Output every line of the material exactly, omitting images.

Entries provided:
§
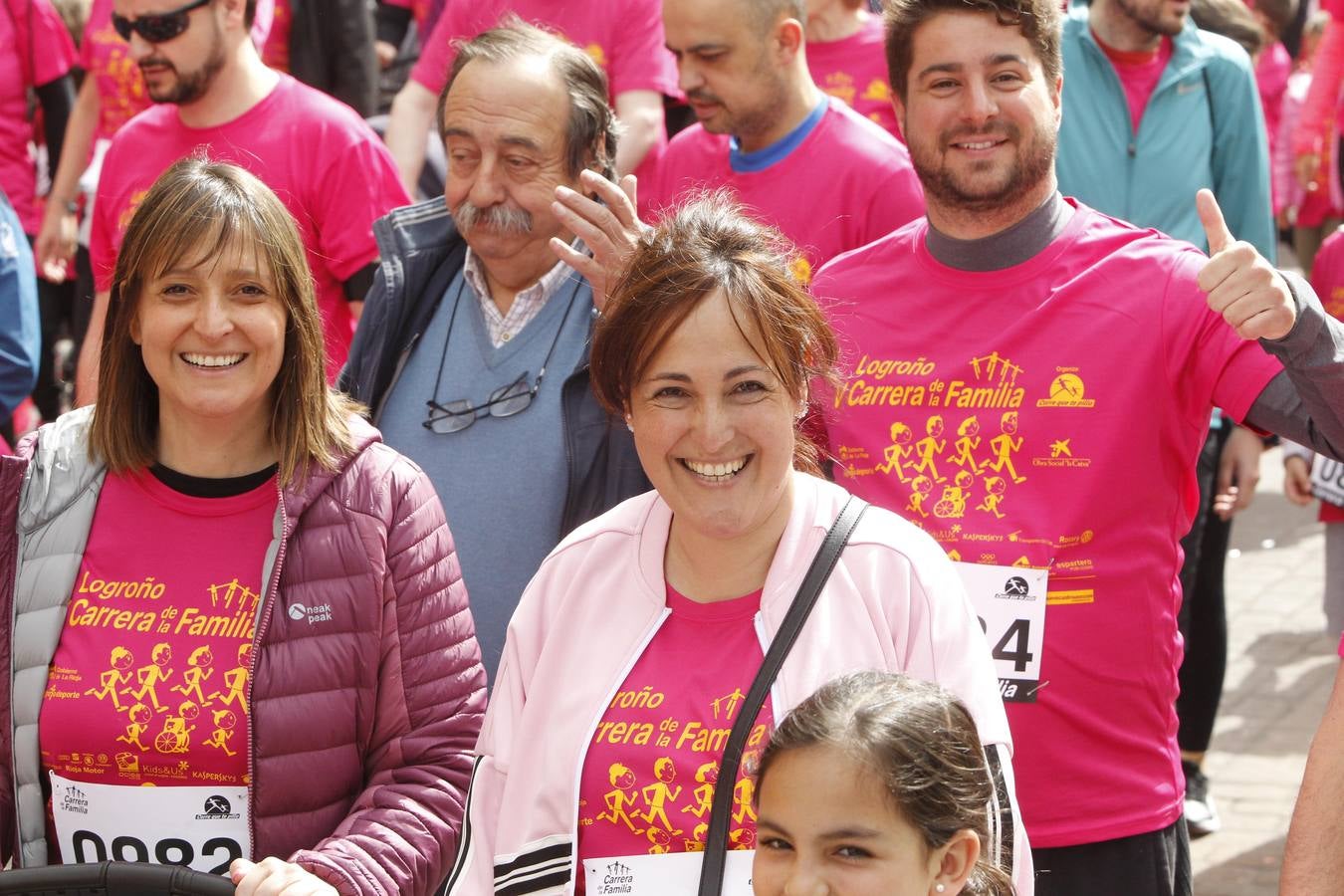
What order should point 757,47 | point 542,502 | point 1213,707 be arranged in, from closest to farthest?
point 542,502, point 757,47, point 1213,707

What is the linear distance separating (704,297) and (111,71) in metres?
4.23

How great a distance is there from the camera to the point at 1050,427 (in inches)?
127

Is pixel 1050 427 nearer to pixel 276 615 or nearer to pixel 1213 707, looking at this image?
pixel 276 615

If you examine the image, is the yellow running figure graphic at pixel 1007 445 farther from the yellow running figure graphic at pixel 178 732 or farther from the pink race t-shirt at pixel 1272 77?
the pink race t-shirt at pixel 1272 77

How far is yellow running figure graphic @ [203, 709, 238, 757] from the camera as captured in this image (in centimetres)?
309

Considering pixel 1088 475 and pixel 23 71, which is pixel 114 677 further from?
pixel 23 71

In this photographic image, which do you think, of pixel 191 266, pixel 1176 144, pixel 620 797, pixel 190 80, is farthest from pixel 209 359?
pixel 1176 144

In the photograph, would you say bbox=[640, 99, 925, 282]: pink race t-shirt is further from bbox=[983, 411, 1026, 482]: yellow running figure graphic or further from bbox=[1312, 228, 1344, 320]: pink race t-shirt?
bbox=[1312, 228, 1344, 320]: pink race t-shirt

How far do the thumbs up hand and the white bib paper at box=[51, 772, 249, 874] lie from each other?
1.77m

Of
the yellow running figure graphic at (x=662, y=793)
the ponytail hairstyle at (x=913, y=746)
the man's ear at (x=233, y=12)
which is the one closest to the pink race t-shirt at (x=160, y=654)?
the yellow running figure graphic at (x=662, y=793)

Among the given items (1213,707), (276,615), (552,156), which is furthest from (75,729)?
(1213,707)

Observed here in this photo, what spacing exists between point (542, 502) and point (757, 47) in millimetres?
1470

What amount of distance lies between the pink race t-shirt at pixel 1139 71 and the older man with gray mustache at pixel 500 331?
168 cm

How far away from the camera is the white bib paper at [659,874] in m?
2.59
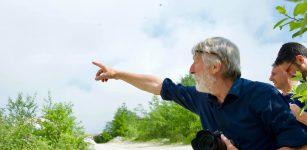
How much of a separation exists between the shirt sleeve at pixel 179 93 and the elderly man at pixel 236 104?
0.12 feet

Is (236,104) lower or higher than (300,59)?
lower

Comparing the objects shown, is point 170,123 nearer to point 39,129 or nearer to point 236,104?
point 39,129

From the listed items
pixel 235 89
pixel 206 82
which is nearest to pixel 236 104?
pixel 235 89

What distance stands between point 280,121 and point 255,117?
0.15 metres

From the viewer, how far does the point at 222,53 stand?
2791 millimetres

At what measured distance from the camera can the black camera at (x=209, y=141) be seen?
2581 mm

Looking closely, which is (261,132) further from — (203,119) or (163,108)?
(163,108)

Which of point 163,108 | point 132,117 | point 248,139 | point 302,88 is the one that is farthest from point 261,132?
point 132,117

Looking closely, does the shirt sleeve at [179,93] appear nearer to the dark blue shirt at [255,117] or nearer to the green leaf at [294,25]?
the dark blue shirt at [255,117]

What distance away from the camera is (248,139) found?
272cm

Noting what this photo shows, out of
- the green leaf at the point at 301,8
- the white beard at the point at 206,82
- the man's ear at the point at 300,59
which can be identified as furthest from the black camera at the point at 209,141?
the green leaf at the point at 301,8

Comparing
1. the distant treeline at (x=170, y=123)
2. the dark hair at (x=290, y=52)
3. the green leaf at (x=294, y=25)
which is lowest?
the green leaf at (x=294, y=25)

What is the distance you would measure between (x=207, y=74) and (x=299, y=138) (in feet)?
1.95

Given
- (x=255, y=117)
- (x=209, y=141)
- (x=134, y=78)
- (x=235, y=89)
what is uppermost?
(x=134, y=78)
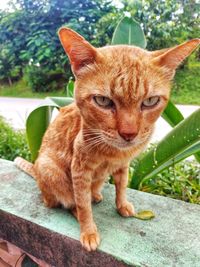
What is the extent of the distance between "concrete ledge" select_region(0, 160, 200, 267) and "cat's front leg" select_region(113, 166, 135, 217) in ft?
0.08

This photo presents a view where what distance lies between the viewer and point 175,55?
0.85 metres

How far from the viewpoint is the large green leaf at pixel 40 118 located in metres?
1.33

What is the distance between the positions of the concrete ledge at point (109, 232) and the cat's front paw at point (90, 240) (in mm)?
19

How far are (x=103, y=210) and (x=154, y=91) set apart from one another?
1.70ft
§
Reply to the exercise:
What order should point 757,47 | point 542,502 | point 1213,707 be arranged in, from closest to farthest?
point 542,502, point 757,47, point 1213,707

What is the linear distance separating (704,297) and (111,71) in metres?
4.23

How great a distance is there from the camera to the point at 1050,427 (in inches)?
127

Is pixel 1050 427 nearer to pixel 276 615 or nearer to pixel 1213 707, looking at this image?
pixel 276 615

If you examine the image, is the yellow running figure graphic at pixel 1007 445 farther from the yellow running figure graphic at pixel 178 732 or farther from the pink race t-shirt at pixel 1272 77?
the pink race t-shirt at pixel 1272 77

How far is yellow running figure graphic @ [203, 709, 238, 757] from the camera as captured in this image (in centimetres)?
309

Considering pixel 1088 475 and pixel 23 71, which is pixel 114 677 further from?
pixel 23 71

In this photographic image, which do you think, of pixel 191 266, pixel 1176 144, pixel 620 797, pixel 190 80, is farthest from pixel 209 359?
pixel 1176 144

In the photograph, would you say bbox=[640, 99, 925, 282]: pink race t-shirt is further from bbox=[983, 411, 1026, 482]: yellow running figure graphic or further from bbox=[1312, 228, 1344, 320]: pink race t-shirt?
bbox=[1312, 228, 1344, 320]: pink race t-shirt

How far do the thumbs up hand and the white bib paper at box=[51, 772, 249, 874] lie from each other?
1.77m

Of
the yellow running figure graphic at (x=662, y=793)
the ponytail hairstyle at (x=913, y=746)
the man's ear at (x=233, y=12)
which is the one closest to the pink race t-shirt at (x=160, y=654)?
the yellow running figure graphic at (x=662, y=793)

Among the given items (1213,707), (276,615), (552,156), which is furthest from (75,729)?
(1213,707)

Observed here in this photo, what spacing exists between point (542, 502) and point (757, 47) in millimetres?
1470

What amount of distance lies between the pink race t-shirt at pixel 1139 71 and the older man with gray mustache at pixel 500 331?
168 cm

How far away from the camera is the white bib paper at [659,874] in m?
2.59
How much of a separation exists between the shirt sleeve at pixel 179 93 and the elderly man at pixel 236 104?
0.12 feet

Is (236,104) lower or higher than (300,59)?
lower

Comparing the objects shown, is point 170,123 nearer to point 39,129 or nearer to point 236,104?
point 39,129

From the listed items
pixel 235 89
pixel 206 82
which is nearest to pixel 236 104?
pixel 235 89

What distance stands between point 280,121 and point 255,117?
0.15 metres

From the viewer, how far does the point at 222,53 stand?
2791 millimetres

At what measured distance from the camera can the black camera at (x=209, y=141) be seen?
2581 mm

Looking closely, which is (261,132) further from — (203,119) or (163,108)?
(163,108)

Which of point 163,108 | point 132,117 | point 248,139 | point 302,88 is the one that is farthest from point 261,132?
point 132,117

Looking closely, does the shirt sleeve at [179,93] appear nearer to the dark blue shirt at [255,117] or nearer to the green leaf at [294,25]?
the dark blue shirt at [255,117]

What distance away from the camera is (248,139) found?
272cm

Noting what this photo shows, out of
- the green leaf at the point at 301,8
- the white beard at the point at 206,82
- the man's ear at the point at 300,59
which can be identified as furthest from the black camera at the point at 209,141?
the green leaf at the point at 301,8

Comparing
1. the distant treeline at (x=170, y=123)
2. the dark hair at (x=290, y=52)
3. the green leaf at (x=294, y=25)
which is lowest?
the green leaf at (x=294, y=25)

What is the distance you would measure between (x=207, y=74) and (x=299, y=138) (in feet)?
1.95

Given
- (x=255, y=117)
- (x=209, y=141)
- (x=134, y=78)
- (x=235, y=89)
what is uppermost?
(x=134, y=78)
What is the extent of the distance between "concrete ledge" select_region(0, 160, 200, 267) and "cat's front leg" select_region(113, 166, 135, 217) in ft?
0.08

This photo presents a view where what distance lies between the viewer and point 175,55?
0.85 metres

How far from the viewpoint is the large green leaf at pixel 40 118 located in metres?
1.33

What is the distance between the positions of the concrete ledge at point (109, 232) and the cat's front paw at point (90, 240) (in mm)?
19

How far are (x=103, y=210) and (x=154, y=91) set apart from one another?
1.70ft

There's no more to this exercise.